Kur'an-ı Kerim ve Türkçe Meali Sayfa 17
106. Biz bir ayetten her neyi yürürlükten kaldırır veya unutturursak, daha hayırlısını yahut benzerini getiririz. Allah'ın her şeye gücü yettiğini bilmez misin?
107. Bilmez misin ki, gerçekten göklerin ve yerin mülkü tamamen Allah'a aittir. Size de Allah'tan başka ne bir dost, ne de bir yardımcı vardır!
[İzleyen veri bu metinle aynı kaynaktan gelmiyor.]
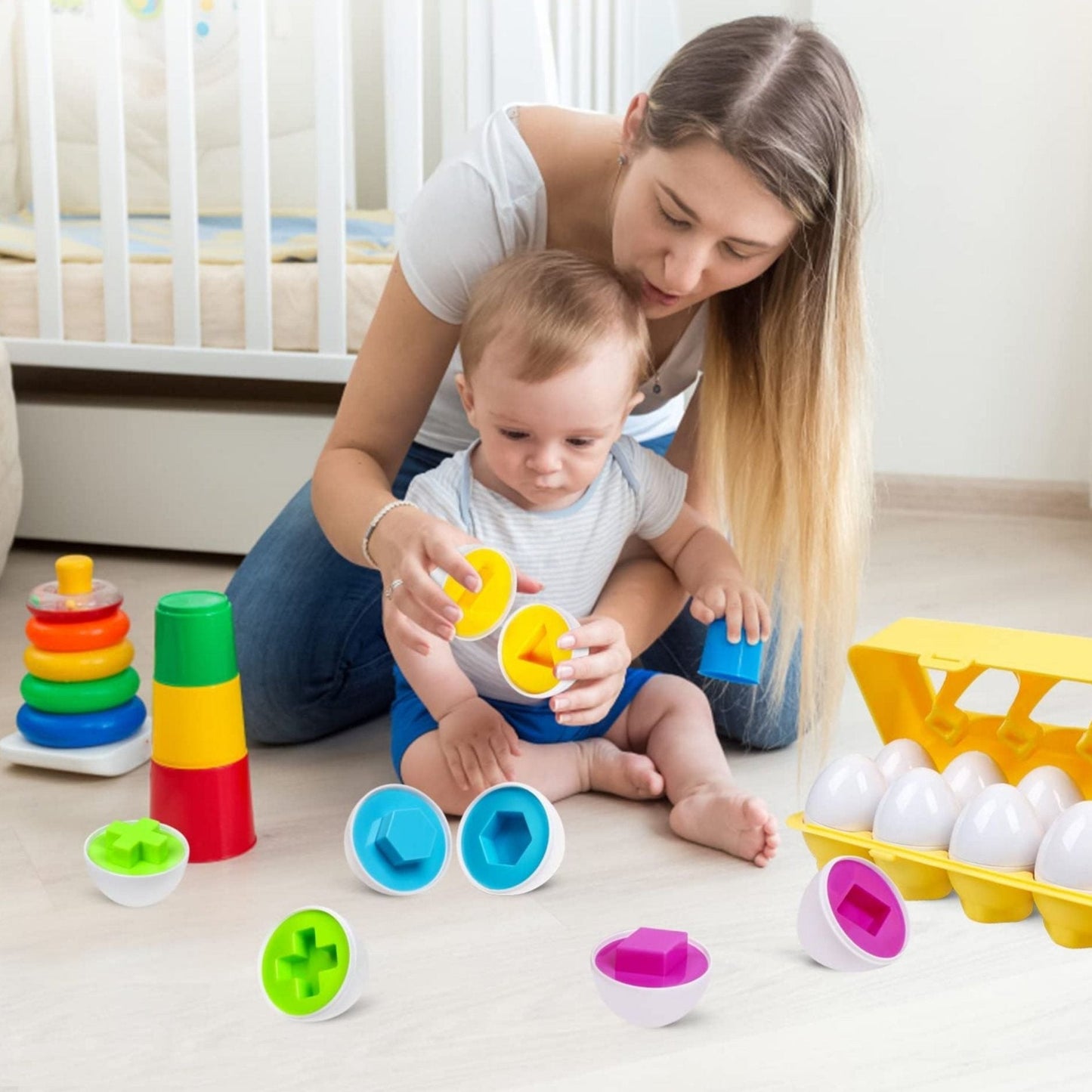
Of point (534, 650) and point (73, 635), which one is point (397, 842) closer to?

108. Yoksa siz peygamberinizi, bundan önce Musa'ya sorulduğu gibi sorguya çekmek mi istiyorsunuz? Oysa her kim imanı inkarla değiştirirse artık düz yolun ortasında sapıtmış olur.
109. Kitap ehlinden bir çoğu arzu etmektedir ki, hak kendilerine gün gibi aşikar olduktan sonra sırf nefsaniyetlerinden ve kıskançlıktan ötürü, sizi iman ettikten sonra çevirip kafir etsinler. Şimdilik siz, Allah emrini verinceye kadar af ve hoşgörüyle davranın. Şüphesiz ki, Allah her şeye gücü yetendir.
110. Namazı doğru kılın, zekatı verin, kendiniz için her ne hayır yapıp gönderirseniz, Allah yanında onu bulursunuz. Her zaman Allah bütün yaptıklarınızı görüyor!
111. Bir de «yahudiler veya hıristiyanlardan başkası asla cennete giremeyecek.» Dediler. Bu onların kendi kuruntularıdır. De ki: «Eğer doğru iseniz, haydi kesin delilinizi getirin!»
112. Hayır! Kim samimi olarak yüzünü Allah'a tertemiz teslim ederse, işte onun Rabbi katında mükafatı vardır. Onlara bir korku yoktur ve onlar mahzun da olmayacaklardır.